Давно Александр Христофорович не видел императора в столь возбужденном состоянии. Взор Николая пылал гневом, когда он говорил:
– И главное, все эти наши хваленые знаменитости, светила медицины, оказались совершенно беспомощными, никуда не годными докторишками! Теперь известно, какова им цена!
– Вчера в одной газете, – припомнил вдруг Бенкендорф, – я прочитал, что в Смоленске в военном госпитале какой-то врач излечил нескольких пациентов от холеры. Может быть, врут?
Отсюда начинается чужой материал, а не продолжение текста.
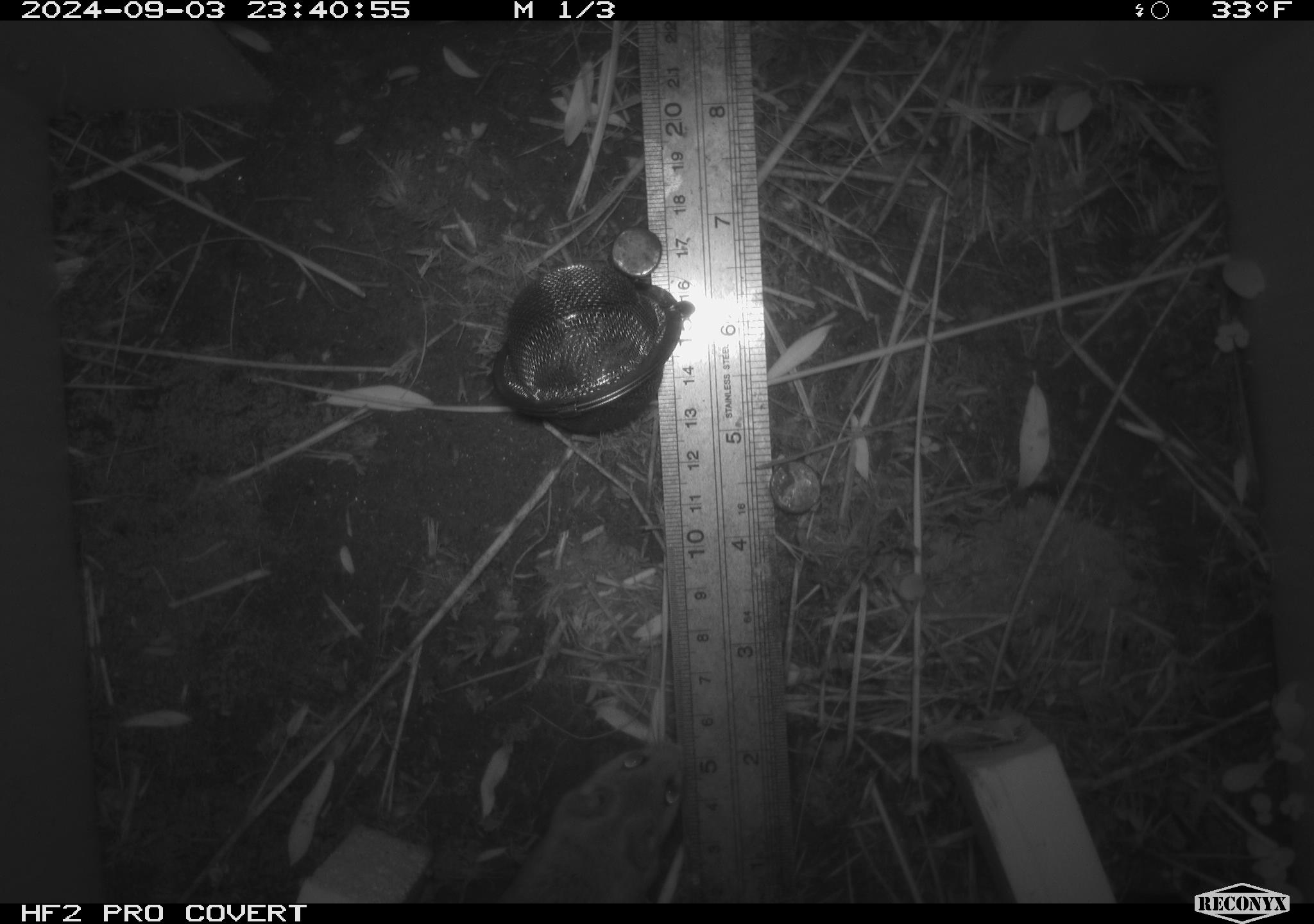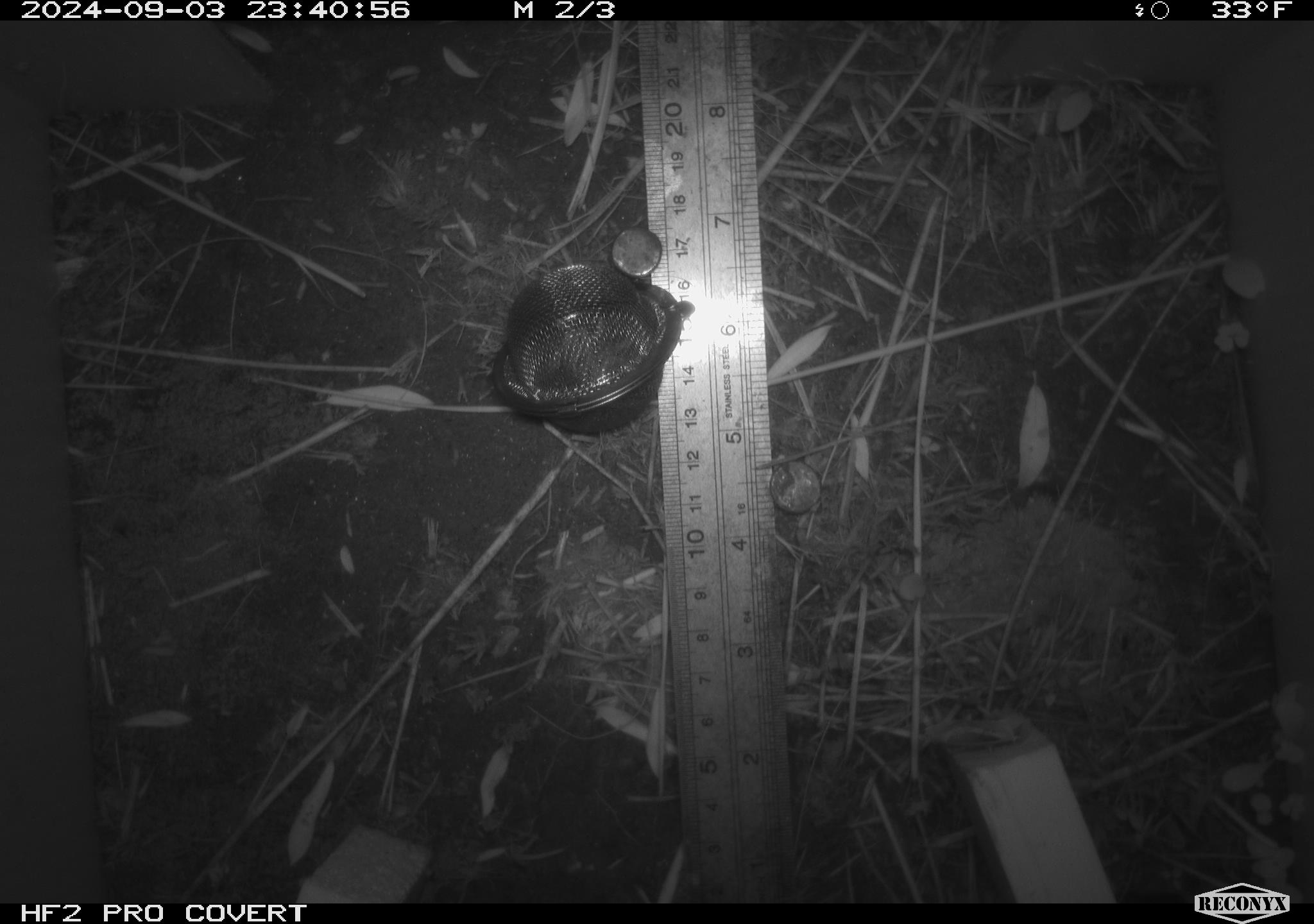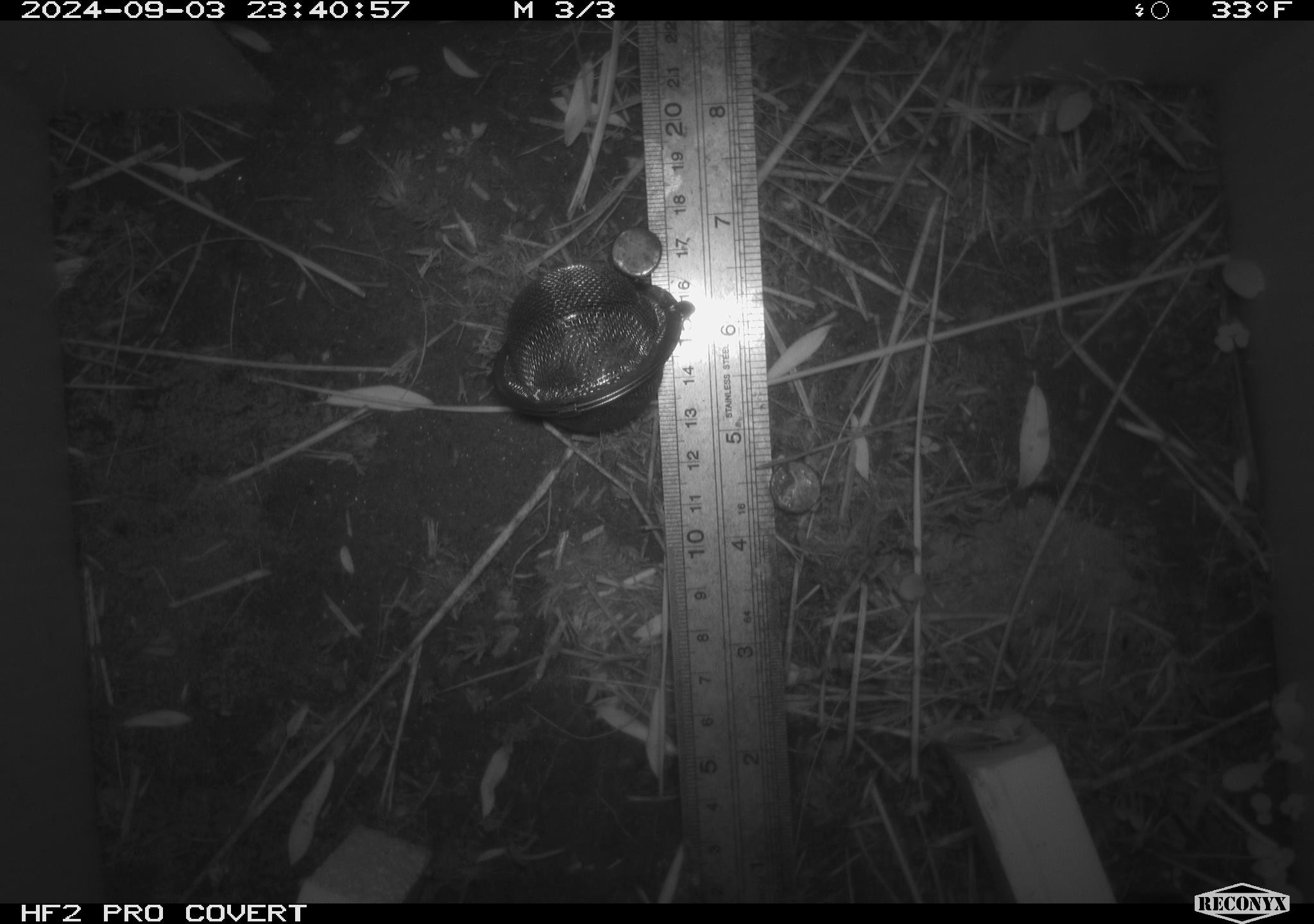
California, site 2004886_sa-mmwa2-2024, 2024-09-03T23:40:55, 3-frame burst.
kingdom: Animalia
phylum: Chordata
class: Mammalia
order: Rodentia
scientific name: Rodentia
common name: mouse species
– Узнай, кто таков! – сразу оживился Николай. – Потом срочной эстафетой передай Голицыну. Пусть немедленно выпишет его себе в Москву!
На этой фразе император закончил утреннюю процедуру, переоделся и приступил к завтраку, который по обыкновению разделил со старым приятелем. Они усаживались за маленький столик, как два добропорядочных бюргера, и, попивая чай, вели мирную беседу. Однако сегодня аппетит у обоих отсутствовал, и крендели остались нетронутыми.
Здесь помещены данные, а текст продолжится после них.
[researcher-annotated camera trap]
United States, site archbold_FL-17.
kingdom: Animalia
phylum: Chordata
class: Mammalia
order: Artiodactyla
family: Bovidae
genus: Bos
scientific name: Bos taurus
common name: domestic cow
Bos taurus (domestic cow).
– Москву следует закрыть, – рассуждал Александр Христофорович, – заранее предупредив об этом москвичей, чтобы те, у кого есть подмосковные имения, успели в них укрыться.
– Москву-то мы закроем, Алекс, – согласился император, – но… – Он сделал небольшую паузу, посмотрев старому другу прямо в глаза. – Лишь после того, как я въеду в Кремль.
– Это огромный риск, – слабо возражал шеф жандармов, прекрасно понимая, что переубедить Никса, если тот уже принял твердое решение, все равно, что прекословить мраморной статуе.
– Государь должен быть со своим народом в сей грозный час, – не без пафоса произнес Николай Павлович. Но Бенкендорф знал, что за этими громкими словами стоит подлинная любовь к Отечеству и своему народу, а также невероятная ответственность, которую император всегда глубоко чувствовал и осознавал. – Люди должны видеть, что государь рядом с ними, не бросил их на произвол судьбы и вовсе не боится холеры. Тогда и они превозмогут свой страх, не поддадутся панике, и болезнь отступит, как отступила от Москвы чума в тысяча семьсот семьдесят первом году…
– Но ведь твоя бабушка, Никс, не приезжала тогда в чумную Москву, – вставил Бенкендорф, слабо надеясь отговорить императора от рискованной поездки.
– Она послала графа Григория Орлова с большим штатом лекарей, – продолжал исторический экскурс Николай Павлович, – и они блестяще справились с эпидемией, так что бабушка только диву давалась. Ведь она уже панихиду заказала по Григорию, но граф оказался не робкого десятка. Он разъяснял московскому люду, что чума любит труса, и главное – побороть страх в себе и укрепиться духом.
– Так пошли в Москву меня, – предложил шеф жандармов, – зачем самому-то ехать?
– Я хочу укрепить дух москвичей, – помедлив, ответил император, – чтобы они не чувствовали себя оставленными, а, напротив, видели – государь с ними, и он не боится холеры…
Александр Христофорович в какой-то миг перестал слышать речь Николая. Он вдруг перенесся в затопленный, разоренный разрушительной стихией Петербург и увидел другого государя, которого народ нарек Благословенным. Во время страшного наводнения двадцать четвертого года генерал-адъютант Бенкендорф стоял рядом с императором Александром на каменной лестнице Зимнего дворца. Вода достигла уже шестой ступени. Императорский катер с матросами качался на волнах, привязанный к пристани. Нева хлынула в город, сметая все на своем пути. Мимо них проплыла сенная барка с женщинами и детьми, отчаянно кричащими, молящими о помощи. «Бенкендорф, голубчик, – обратился к нему император по-французски, – я не могу такое вынести… Попробуй что-нибудь сделать для этих бедолаг!» В небесно-голубых глазах Благословенного стояли слезы, лицо сводили судороги. Он из последних сил сдерживался, чтобы не разрыдаться.